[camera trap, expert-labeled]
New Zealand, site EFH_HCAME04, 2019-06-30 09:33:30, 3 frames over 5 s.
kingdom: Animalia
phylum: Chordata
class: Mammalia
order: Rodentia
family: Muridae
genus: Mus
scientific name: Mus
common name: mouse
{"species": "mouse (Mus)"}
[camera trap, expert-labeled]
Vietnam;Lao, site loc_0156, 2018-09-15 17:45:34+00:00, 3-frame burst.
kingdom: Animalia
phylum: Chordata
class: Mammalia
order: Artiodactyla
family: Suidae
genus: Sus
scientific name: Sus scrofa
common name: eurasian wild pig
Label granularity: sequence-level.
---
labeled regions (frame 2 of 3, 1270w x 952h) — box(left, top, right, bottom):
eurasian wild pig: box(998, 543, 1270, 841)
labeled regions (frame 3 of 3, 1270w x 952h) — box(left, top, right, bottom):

====

-- PROBLEM TO SOLVE --
Search the material for the word "name". Each line where it is found must be copied.

-- TASK OUTPUT --
scientific name: Mus
common name: mouse
scientific name: Sus scrofa
common name: eurasian wild pig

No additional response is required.